12-03, 14:00–14:30 (UTC), Talk Track I
In this talk we present Hamilton, a novel open-source framework for developing and maintaining scalable feature engineering dataflows. Hamilton was initially built to solve the problem of managing a codebase of transforms on pandas dataframes, enabling a data science team to scale the capabilities they offer with the complexity of their business. Since then, it has grown into a general-purpose tool for writing and maintaining dataflows in python. We introduce the framework, discuss its motivations and initial successes at Stitch Fix, and share recent extensions that seamlessly integrate it with distributed compute offerings, such as Dask, Ray, and Spark.
At Stitch Fix, a data science team’s feature generation process was causing them iteration & operational frustrations in delivering time-series forecasts for the business. In this talk I’ll present Hamilton, a novel open source Python framework that solved their pain points by changing their working paradigm.
Specifically, Hamilton enables a simpler approach for data science & data engineering teams to create, maintain, execute, and scale both the human and computational sides of feature/data transforms.

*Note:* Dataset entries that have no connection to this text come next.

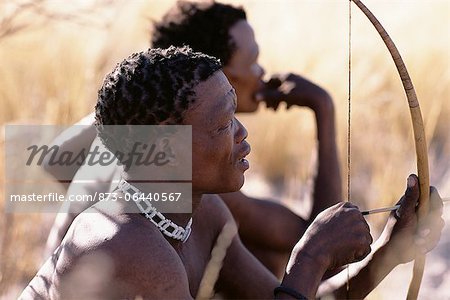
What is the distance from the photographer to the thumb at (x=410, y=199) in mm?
2738

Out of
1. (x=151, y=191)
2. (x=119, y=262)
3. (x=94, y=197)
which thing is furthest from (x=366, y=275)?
(x=94, y=197)

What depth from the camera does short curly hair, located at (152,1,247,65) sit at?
4012mm

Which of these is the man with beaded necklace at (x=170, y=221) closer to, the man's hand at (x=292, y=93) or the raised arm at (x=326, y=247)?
the raised arm at (x=326, y=247)

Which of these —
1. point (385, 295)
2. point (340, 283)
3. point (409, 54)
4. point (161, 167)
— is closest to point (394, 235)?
point (340, 283)

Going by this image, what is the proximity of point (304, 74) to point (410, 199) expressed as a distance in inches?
143

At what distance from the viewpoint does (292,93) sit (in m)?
4.22

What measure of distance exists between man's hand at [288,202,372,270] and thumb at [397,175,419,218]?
14 centimetres

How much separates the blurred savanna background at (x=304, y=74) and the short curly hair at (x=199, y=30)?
1.51 ft

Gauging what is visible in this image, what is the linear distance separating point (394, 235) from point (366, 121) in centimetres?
339

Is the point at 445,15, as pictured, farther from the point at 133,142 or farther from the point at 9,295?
the point at 133,142

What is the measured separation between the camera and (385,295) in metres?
4.12

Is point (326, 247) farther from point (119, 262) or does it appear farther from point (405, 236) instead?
point (119, 262)

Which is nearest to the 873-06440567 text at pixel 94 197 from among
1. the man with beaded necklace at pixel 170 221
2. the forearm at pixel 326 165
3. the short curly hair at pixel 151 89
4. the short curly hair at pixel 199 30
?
the man with beaded necklace at pixel 170 221

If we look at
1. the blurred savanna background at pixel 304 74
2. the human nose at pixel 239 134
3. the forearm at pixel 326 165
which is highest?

At a high level, we will cover:
- What Hamilton is and why it was created
- How to use it for feature engineering
- The software engineering best practices Hamilton prescribes that make pipelines more sustainable
- How Hamilton enables out-of-the-box scaling with common distributed compute frameworks
At a low level, you will learn:
- How a data science team at Stitch Fix scaled their team and code base with Hamilton to enable documentation-friendly, unit-testable code
- What Hamilton is and how the declarative paradigm it prescribes offers advantages over more traditional approaches
- How you can easily add runtime data quality checks to ensure the robustness of your pipeline
How the Ray/Dask/Spark integrations with Hamilton works and how they can help you scale your data
No previous knowledge expected
Elijah has always enjoyed working at the intersection of math and engineering. More recently, he has focused his career on building tools to make data scientists more productive. At Two Sigma, he was building infrastructure to help quantitative researchers efficiently turn ideas into production trading models. At Stitch Fix he leads the Model Lifecycle team — a team that focuses on streamlining the experience for data scientists to create and ship machine learning models. In his spare time, he enjoys geeking out about fractals, poring over antique maps, and playing jazz piano.
A hands-on leader and Silicon Valley veteran, Stefan has spent the last 15 years working on data and machine learning systems at companies like Stitch Fix, Nextdoor and LinkedIn.
Most recently, Stefan led the Model Lifecycle team at Stitch Fix. Its mission was to streamline the model productionization process for over 100+ data scientists and machine learning engineers. The infrastructure they built created and tracked tens of thousands of models, and provided automated deployment that adheres to MLOps best practices.
A regular conference speaker, Stefan has guest lectured at Stanford’s Machine Learning Systems Design course and is an author of a popular open source framework called Hamilton.